[Extracted data entries]
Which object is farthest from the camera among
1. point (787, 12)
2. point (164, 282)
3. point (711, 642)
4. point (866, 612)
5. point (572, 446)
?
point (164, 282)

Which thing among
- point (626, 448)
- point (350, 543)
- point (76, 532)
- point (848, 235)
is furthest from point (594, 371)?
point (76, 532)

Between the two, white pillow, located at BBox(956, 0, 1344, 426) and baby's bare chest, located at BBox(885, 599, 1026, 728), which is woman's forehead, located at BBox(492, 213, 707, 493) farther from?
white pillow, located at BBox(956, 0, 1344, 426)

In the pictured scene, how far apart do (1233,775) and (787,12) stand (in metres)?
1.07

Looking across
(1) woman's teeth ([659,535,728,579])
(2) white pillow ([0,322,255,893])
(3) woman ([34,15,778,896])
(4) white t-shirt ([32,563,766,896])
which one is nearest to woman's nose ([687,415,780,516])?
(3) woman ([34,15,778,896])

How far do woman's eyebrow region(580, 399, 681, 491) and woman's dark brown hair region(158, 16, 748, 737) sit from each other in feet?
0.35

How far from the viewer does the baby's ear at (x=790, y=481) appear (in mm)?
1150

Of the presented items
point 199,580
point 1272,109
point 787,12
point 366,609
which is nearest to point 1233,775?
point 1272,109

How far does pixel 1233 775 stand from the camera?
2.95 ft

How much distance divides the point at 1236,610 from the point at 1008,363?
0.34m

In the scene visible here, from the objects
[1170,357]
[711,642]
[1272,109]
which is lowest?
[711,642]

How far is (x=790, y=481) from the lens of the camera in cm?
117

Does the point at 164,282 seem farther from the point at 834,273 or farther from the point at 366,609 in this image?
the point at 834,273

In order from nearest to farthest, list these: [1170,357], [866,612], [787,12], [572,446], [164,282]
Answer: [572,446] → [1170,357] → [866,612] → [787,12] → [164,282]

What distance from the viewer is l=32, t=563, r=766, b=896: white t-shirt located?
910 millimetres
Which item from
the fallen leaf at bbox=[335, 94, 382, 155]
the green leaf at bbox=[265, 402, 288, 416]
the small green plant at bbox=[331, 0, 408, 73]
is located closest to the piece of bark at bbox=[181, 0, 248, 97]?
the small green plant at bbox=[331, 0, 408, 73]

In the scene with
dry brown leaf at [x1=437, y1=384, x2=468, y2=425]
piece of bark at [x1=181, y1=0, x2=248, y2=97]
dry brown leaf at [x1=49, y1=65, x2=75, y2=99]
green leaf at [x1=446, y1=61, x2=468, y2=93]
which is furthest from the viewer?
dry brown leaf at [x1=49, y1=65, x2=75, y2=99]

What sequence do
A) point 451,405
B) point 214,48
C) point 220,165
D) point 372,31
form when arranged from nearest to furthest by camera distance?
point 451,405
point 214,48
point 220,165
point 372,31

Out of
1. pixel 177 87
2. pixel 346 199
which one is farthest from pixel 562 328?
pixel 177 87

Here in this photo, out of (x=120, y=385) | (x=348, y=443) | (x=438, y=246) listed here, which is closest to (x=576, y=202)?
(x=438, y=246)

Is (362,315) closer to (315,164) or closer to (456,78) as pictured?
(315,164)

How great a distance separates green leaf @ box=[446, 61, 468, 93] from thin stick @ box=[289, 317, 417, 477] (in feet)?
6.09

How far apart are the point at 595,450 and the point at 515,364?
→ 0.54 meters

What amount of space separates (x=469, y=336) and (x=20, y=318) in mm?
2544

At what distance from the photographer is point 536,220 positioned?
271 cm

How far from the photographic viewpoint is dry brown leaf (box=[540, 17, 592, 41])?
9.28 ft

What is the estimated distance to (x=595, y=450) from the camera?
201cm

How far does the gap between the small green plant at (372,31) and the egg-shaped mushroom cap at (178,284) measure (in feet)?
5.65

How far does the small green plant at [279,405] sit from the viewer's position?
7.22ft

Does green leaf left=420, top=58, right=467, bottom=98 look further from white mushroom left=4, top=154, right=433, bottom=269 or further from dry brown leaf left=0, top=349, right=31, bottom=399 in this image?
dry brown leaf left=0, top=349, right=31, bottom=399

**Requirement**
All records above must be set down exactly, please.

**Response to the task**
Which object is farthest from the camera among
1. point (787, 12)
2. point (164, 282)
3. point (711, 642)
4. point (866, 612)
5. point (572, 446)
?
point (164, 282)

Which thing among
- point (626, 448)
- point (350, 543)
- point (76, 532)
- point (848, 235)
is furthest from point (594, 371)?
point (76, 532)

Between the two, white pillow, located at BBox(956, 0, 1344, 426) and baby's bare chest, located at BBox(885, 599, 1026, 728), which is woman's forehead, located at BBox(492, 213, 707, 493) farther from?
white pillow, located at BBox(956, 0, 1344, 426)

In the pictured scene, how far apart do (1233,775) and (787,12) stand (in metres)?
1.07

Looking across
(1) woman's teeth ([659,535,728,579])
(2) white pillow ([0,322,255,893])
(3) woman ([34,15,778,896])
(4) white t-shirt ([32,563,766,896])
which one is nearest to woman's nose ([687,415,780,516])?
(3) woman ([34,15,778,896])

How far do woman's eyebrow region(580, 399, 681, 491) and woman's dark brown hair region(158, 16, 748, 737) sit from each other in feet?
0.35

How far from the viewer does the baby's ear at (x=790, y=481) appear (in mm)?
1150

Of the presented items
point 199,580
point 1272,109
point 787,12
point 366,609
which is nearest to point 1233,775?
point 1272,109

How far does pixel 1233 775 stand from the camera?
2.95 ft

How much distance divides the point at 1236,610 from the point at 1008,363?
0.34m

In the scene visible here, from the objects
[1170,357]
[711,642]
[1272,109]
which is lowest?
[711,642]

How far is (x=790, y=481) from the lens of the camera in cm?
117

Does the point at 164,282 seem farther from the point at 834,273 or farther from the point at 366,609 in this image?
the point at 834,273

In order from nearest to farthest, list these: [1170,357], [866,612], [787,12], [572,446], [164,282]
Answer: [572,446] → [1170,357] → [866,612] → [787,12] → [164,282]

What distance from the viewer is l=32, t=563, r=766, b=896: white t-shirt located?
910 millimetres
Which item from
the fallen leaf at bbox=[335, 94, 382, 155]
the green leaf at bbox=[265, 402, 288, 416]
the small green plant at bbox=[331, 0, 408, 73]
is located closest to the piece of bark at bbox=[181, 0, 248, 97]?
the small green plant at bbox=[331, 0, 408, 73]

In the scene with
dry brown leaf at [x1=437, y1=384, x2=468, y2=425]
piece of bark at [x1=181, y1=0, x2=248, y2=97]
dry brown leaf at [x1=49, y1=65, x2=75, y2=99]
green leaf at [x1=446, y1=61, x2=468, y2=93]
which is furthest from the viewer?
dry brown leaf at [x1=49, y1=65, x2=75, y2=99]

What sequence do
A) point 451,405
B) point 214,48
C) point 220,165
D) point 372,31
form when arranged from nearest to furthest by camera distance?
point 451,405
point 214,48
point 220,165
point 372,31

Out of
1. pixel 177 87
2. pixel 346 199
which one is farthest from pixel 562 328?
pixel 177 87

Here in this photo, out of (x=120, y=385) | (x=348, y=443) | (x=438, y=246) listed here, which is closest to (x=576, y=202)?
(x=438, y=246)

Is (362,315) closer to (315,164) or closer to (456,78) as pictured?
(315,164)

How great a distance separates green leaf @ box=[446, 61, 468, 93] from thin stick @ box=[289, 317, 417, 477] (in feet)?
6.09

How far apart are the point at 595,450 and the point at 515,364?
→ 0.54 meters

What amount of space separates (x=469, y=336) and (x=20, y=318) in mm?
2544

At what distance from the photographer is point 536,220 positioned?
271 cm

How far from the photographic viewpoint is dry brown leaf (box=[540, 17, 592, 41])?
9.28 ft

What is the estimated distance to (x=595, y=450) from the camera?
201cm

How far does the gap between the small green plant at (372,31) and the egg-shaped mushroom cap at (178,284) measure (in feet)?
5.65

How far does the small green plant at [279,405] sit from the viewer's position?
7.22ft

Does green leaf left=420, top=58, right=467, bottom=98 look further from white mushroom left=4, top=154, right=433, bottom=269 or further from dry brown leaf left=0, top=349, right=31, bottom=399 in this image?
dry brown leaf left=0, top=349, right=31, bottom=399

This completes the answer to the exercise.